I sit here on a bus this morning watching a man with down syndrome organize everything he has before he gets to work. I can’t help but think of my Lil girl and what the future might hold for her. She does have some talents like singing and loves to be around people. I’m doing all I can to prepare her for what lies ahead, I just pray shes able to lead a life of great meaning being able to do what makes her happy. I know we have all have these thoughts wheter our kids are special needs or not but I think it’s more microscopic when special needs is involved. Right now she’s a happy 12 year old so I try not agonize over it too much. Well I’m gonna end it here because my stop is coming up but those of us in the special needs community keep strong because we’re all in this together.
This was unlike any other christmas in the past 10 years. With my child becoming more verbal there was the pointing out of what she wanted for christmas whereas previous years she didn’t really acknowledge what she wanted or christmas for that matter. With that happening it made christmas so much easier in a way. They say to manage the stress and anxiety that asd kids get at this time of the year. I think we did a good job since there was no family functions to be at and purposely avoided going to the malls. I knew there was excitement because at the beginning of November I was getting asked if santa was coming yet. As the big day got closer and we counted the days the excitement grew tremondously. We have a tradition of going to church christmas eve and christmas day. This we planned perfectly to be there nice and early cause last year we weren’t and had to stand during the whole time which wasn’t fun for her.

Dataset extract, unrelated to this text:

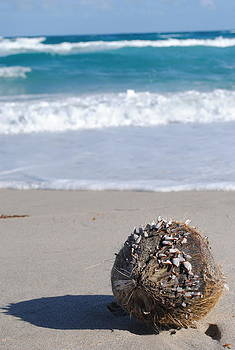 Coconut With Barnacles by Quinn Johnson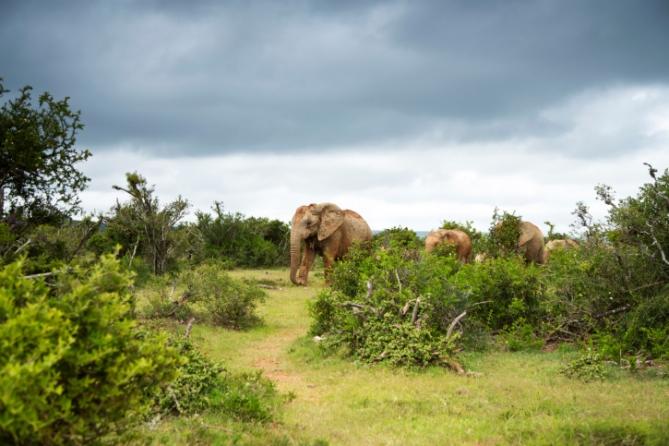 Südafrika - Reisen - Addo Elephant Park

The added bonus was a friend spotted her and they spent part of it together which was cool. I worry about her making friends at school until I see that happen. Christmas morning was exciting. She woke up and she’s asks me “did santa come?”. It was nice to see her get excited about christmas after be worried all these years it would just be another for her.
Merry Christmas and a happy new year to all my followers!
Today is one of those really good days. My daughter just started doing a reading buddies program at our local library. Its a great program where teens volunteer to read with the younger kids. Its great for her to participate in this for the social aspect. There was a time i would be rattled with nerves but not tonight. Even though its only 45mins its nice to have time to myself to think. Happy to say it went quite well for her. We also went to parent workshop about iep and iprc. Basically its what helps your kids get support in the school. Even ive dealt with this stuff a few times it was nice to learn some new stuff. Like for instance the alternative education section which pertains to things not educational. For some thats feeding for us thats tolieting. That has always been a struggle. She still uses diapers everyday which isnt a bother really. They say pick your battles. Well thats a battle ive picked and tried that has resulted in loads of extra laundry. We decided just to go back for time being. That was after having a heartfelt conversation with her teacher. A good lesson out of tonight is keep level headed and open minded when approaching the situation. On top of that my girl lasted a 2 whole hours by doing one sensory after another. Hope that helps someone out there.